Profession

« Arche ou crève ! », chronique par Jacques-Franck Degioanni

Des travaux mal engagés et la publication de « La Grande Arche », de Laurence Cossé, offrent l’occasion au chef de service « Architecture & Urbanisme » du « Moniteur » de déplorer le triste sort réservé à l’emblématique monument de l’architecte danois Johan Otto von Spreckelsen, situé à La Défense…

Il est des lieux où souffle l’esprit. Il en est d’autres qui semblent maudits à jamais, à l’image de la Grande Arche de La Défense… Tant d’années après son inauguration (1989) – en l’absence de son architecte, le danois Johan Otto von Spreckelsen, mort en 1987 -, la Grande Arche refait parler d’elle… De quoi s’agit-il ? Du chantier de rénovation en cours. Si l’Etat, propriétaire du monument, remplit correctement son rôle, les propriétaires privés de la paroi Nord auraient décidé de ne pas se coordonner avec les travaux menés par la puissance publique et même de remplacer les plaques de marbre manquantes par de la tôle émaillée « de même ton » ! Un amateurisme et des rustines qui scandalisent, à juste titre, une quinzaine de starchitectes dont Andreu, Chemetov, Nouvel, Perrault, Piano, Portzamparc ou encore Rogers, qui voient là, dans les colonnes de notre confrère Le Monde, une « deuxième mort » pour Spreckelsen. L’architecte, on s’en souvient, avait été anéanti par la créature qu’il avait conçue, écœuré et broyé par les luttes politiques au couteau dont il a été le jouet involontaire.

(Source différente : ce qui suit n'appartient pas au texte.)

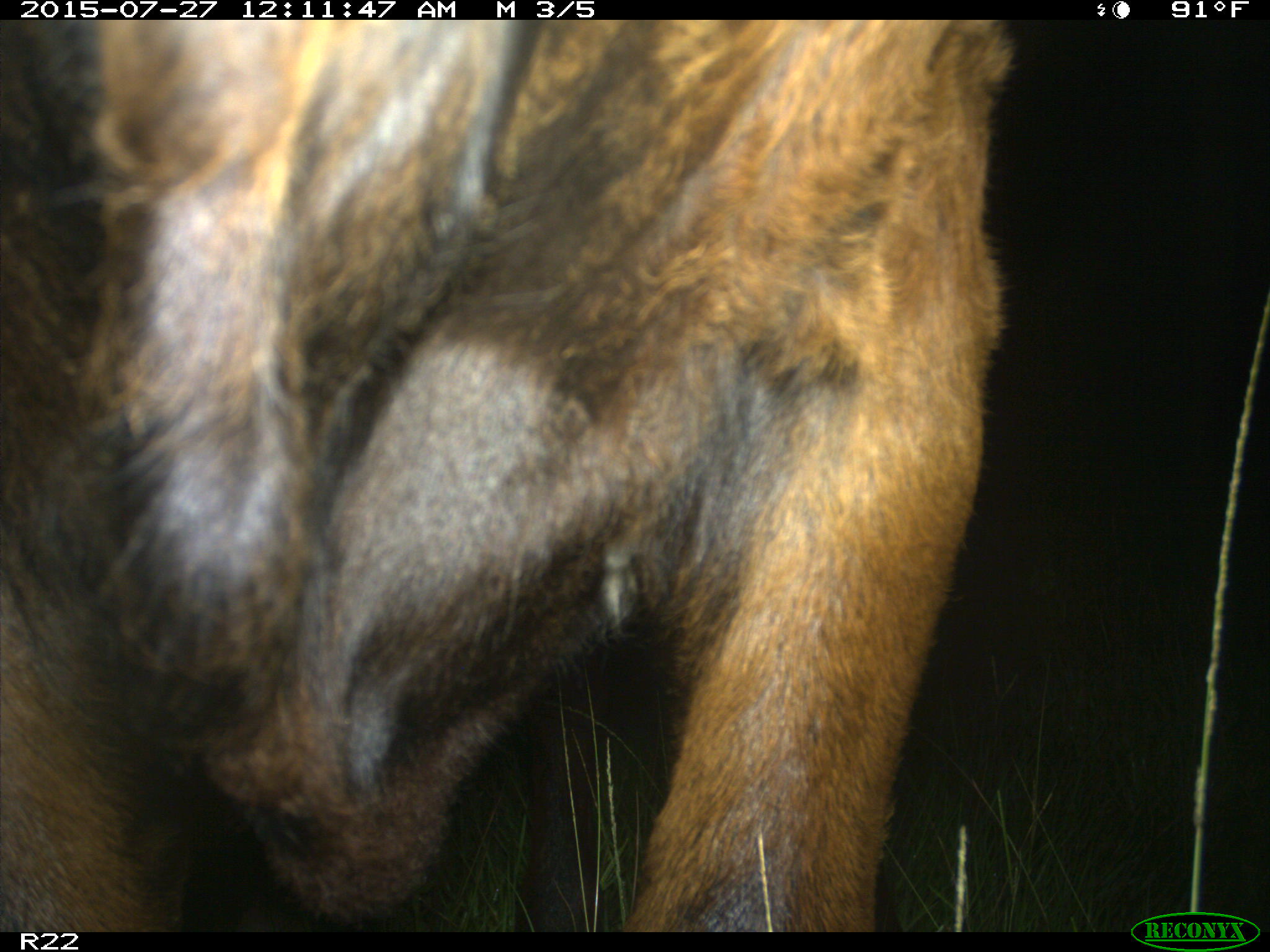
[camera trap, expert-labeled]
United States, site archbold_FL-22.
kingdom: Animalia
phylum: Chordata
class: Mammalia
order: Artiodactyla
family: Bovidae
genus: Bos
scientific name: Bos taurus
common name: domestic cow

Qu’on relise à cet égard « La Grande Arche » de Laurence Cossé, paru voici quelques mois chez Gallimard. Dans ce récit épique et tragique de la construction de l’édifice, son auteur reconstitue, jour après jour, année après année, toutes les étapes et les turpitudes qui ont présidé à l’édification du monument. Elle met en particulier en scène les frictions incessantes et l’incompréhension grandissante entre « Spreck », le Danois rigoureux, épris de calme et de beauté, et l’inconsistance d’une maîtrise d’ouvrage à la française, éclatée, incohérente, indécise et inféodée à la mitterrandie d’alors. Veulerie coupable des uns, autoritarisme forcené des autres, rouerie proverbiale du monarque. La Grande Arche de la Fraternité, son nom officiel, n’en a décidément pas fini avec son histoire convulsive…

 

Chronique « Coup de griffe » publiée dans « Le Moniteur » n°5888, daté du 28 septembre 2016, page 27.